Assignment: Write out the whole listing exactly; no images belong in it.
Start of Extracted entries
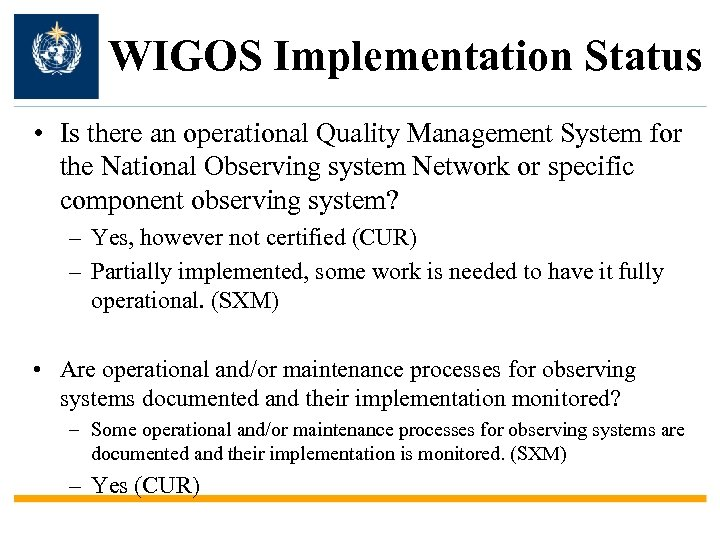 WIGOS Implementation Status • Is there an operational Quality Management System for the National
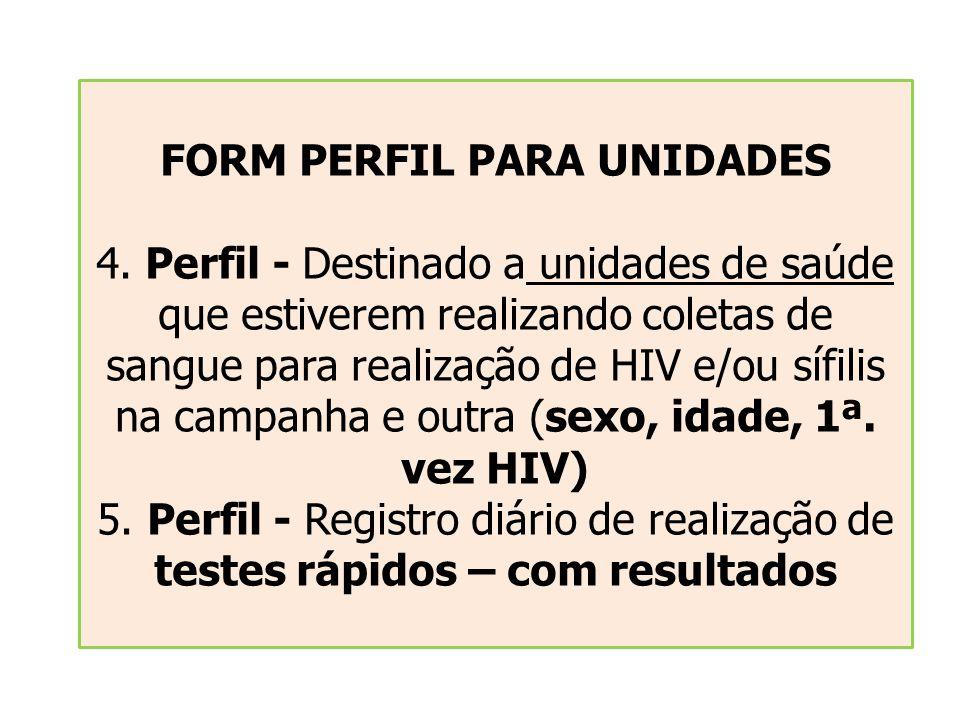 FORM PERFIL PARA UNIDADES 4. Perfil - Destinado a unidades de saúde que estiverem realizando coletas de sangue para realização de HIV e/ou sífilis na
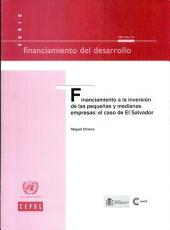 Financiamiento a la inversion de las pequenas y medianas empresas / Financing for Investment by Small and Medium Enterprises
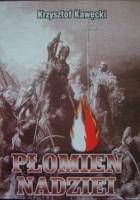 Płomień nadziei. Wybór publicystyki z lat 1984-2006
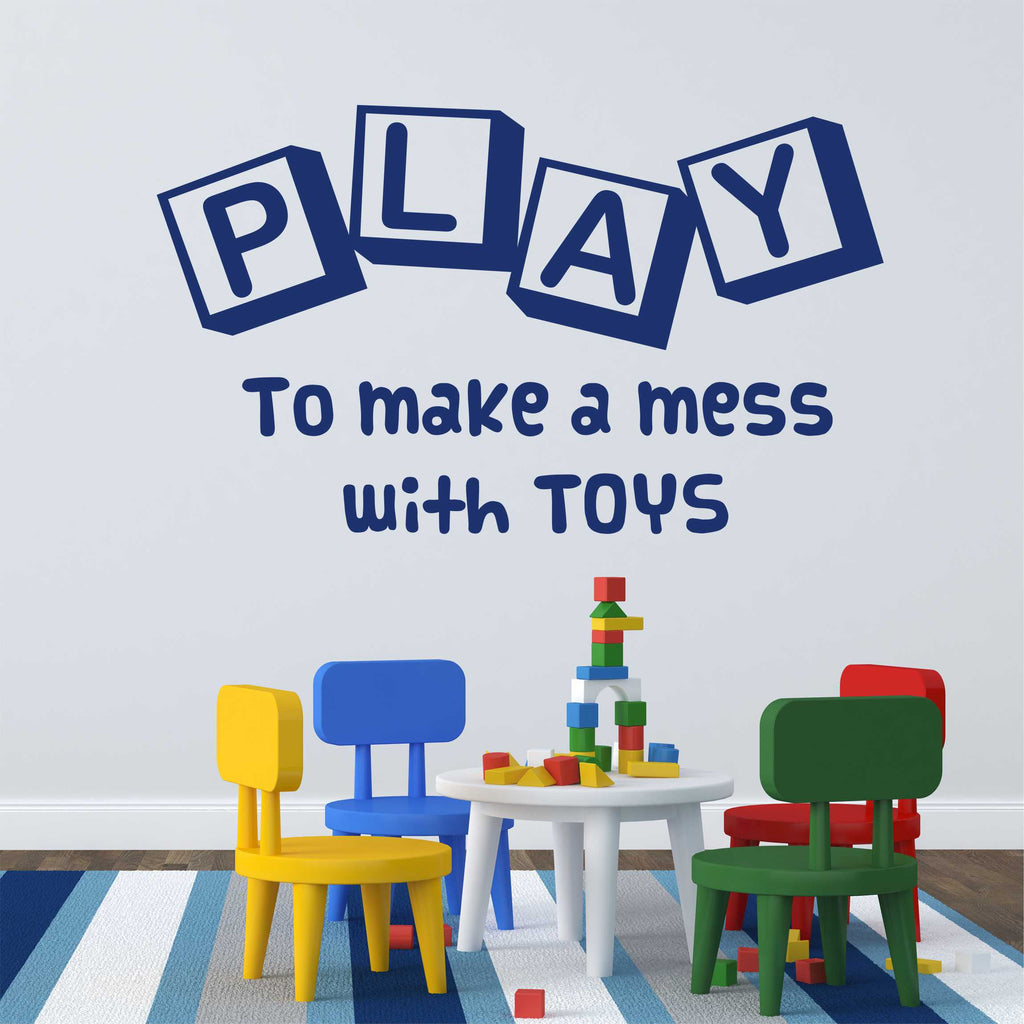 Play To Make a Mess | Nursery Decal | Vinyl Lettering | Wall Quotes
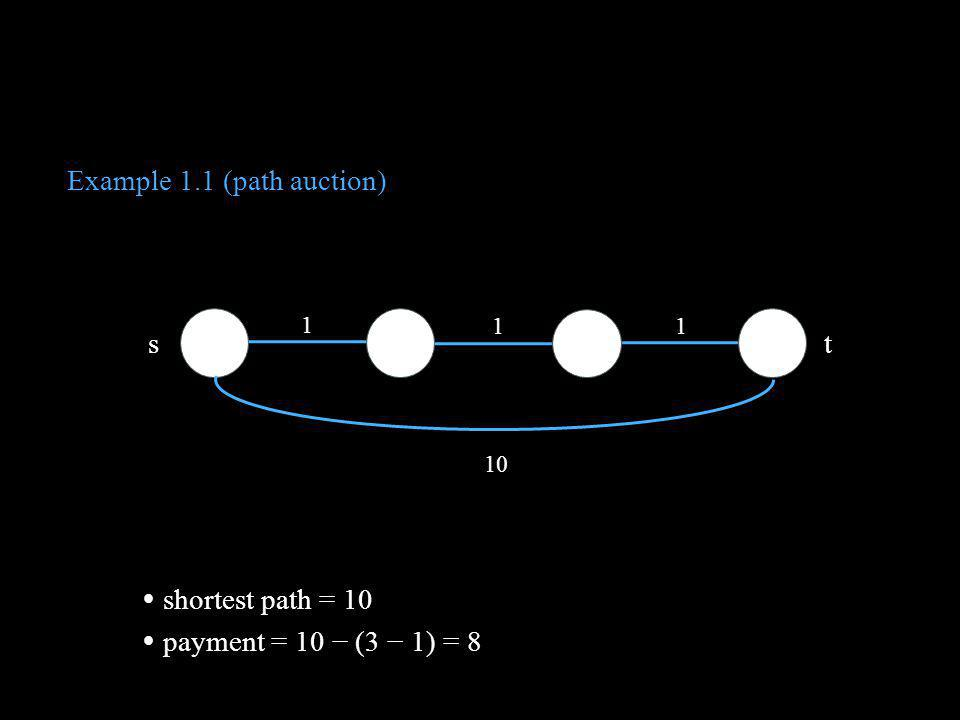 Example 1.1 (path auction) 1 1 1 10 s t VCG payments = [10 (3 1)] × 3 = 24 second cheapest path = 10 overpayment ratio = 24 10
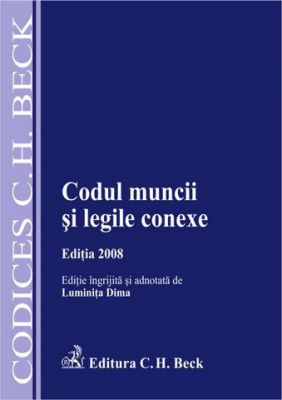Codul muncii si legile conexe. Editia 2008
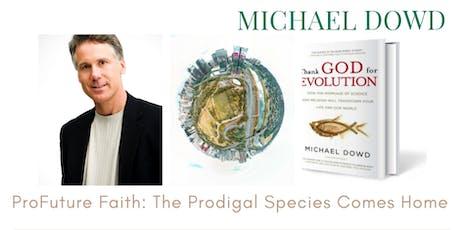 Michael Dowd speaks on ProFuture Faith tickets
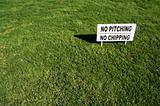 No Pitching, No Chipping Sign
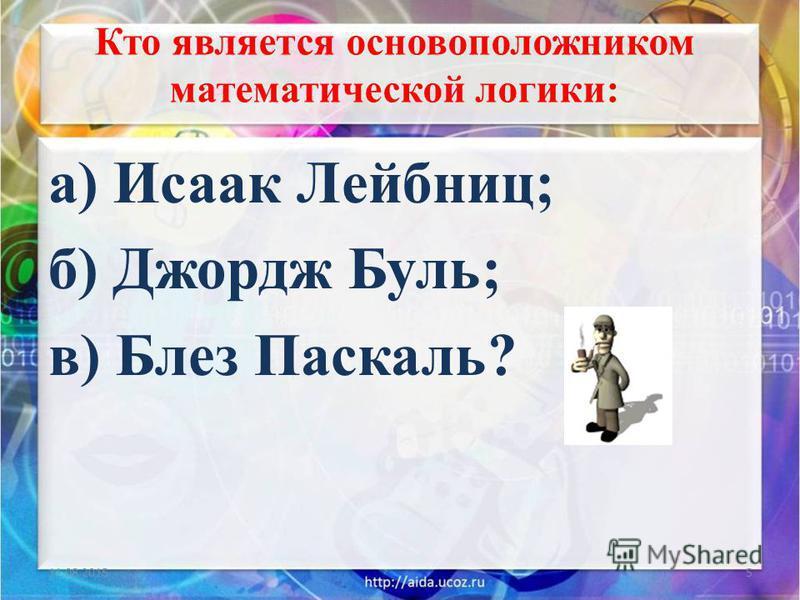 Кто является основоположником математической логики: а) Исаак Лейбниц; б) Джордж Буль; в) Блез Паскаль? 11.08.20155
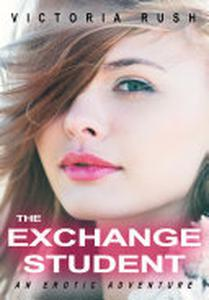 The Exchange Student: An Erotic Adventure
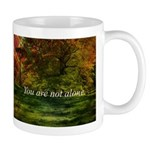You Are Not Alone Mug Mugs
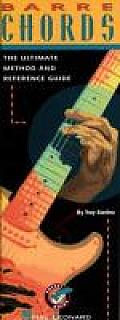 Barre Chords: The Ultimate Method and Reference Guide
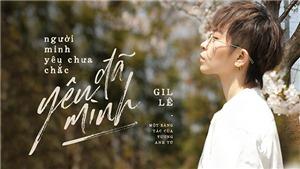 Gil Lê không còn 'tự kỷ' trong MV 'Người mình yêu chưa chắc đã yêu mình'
End of Extracted entries
Your solution:
 WIGOS Implementation Status • Is there an operational Quality Management System for the National
 FORM PERFIL PARA UNIDADES 4. Perfil - Destinado a unidades de saúde que estiverem realizando coletas de sangue para realização de HIV e/ou sífilis na
 Financiamiento a la inversion de las pequenas y medianas empresas / Financing for Investment by Small and Medium Enterprises
 Płomień nadziei. Wybór publicystyki z lat 1984-2006
 Play To Make a Mess | Nursery Decal | Vinyl Lettering | Wall Quotes
 Example 1.1 (path auction) 1 1 1 10 s t VCG payments = [10 (3 1)] × 3 = 24 second cheapest path = 10 overpayment ratio = 24 10
Codul muncii si legile conexe. Editia 2008
 Michael Dowd speaks on ProFuture Faith tickets
 No Pitching, No Chipping Sign
 Кто является основоположником математической логики: а) Исаак Лейбниц; б) Джордж Буль; в) Блез Паскаль? 11.08.20155
 The Exchange Student: An Erotic Adventure
You Are Not Alone Mug Mugs
 Barre Chords: The Ultimate Method and Reference Guide
 Gil Lê không còn 'tự kỷ' trong MV 'Người mình yêu chưa chắc đã yêu mình'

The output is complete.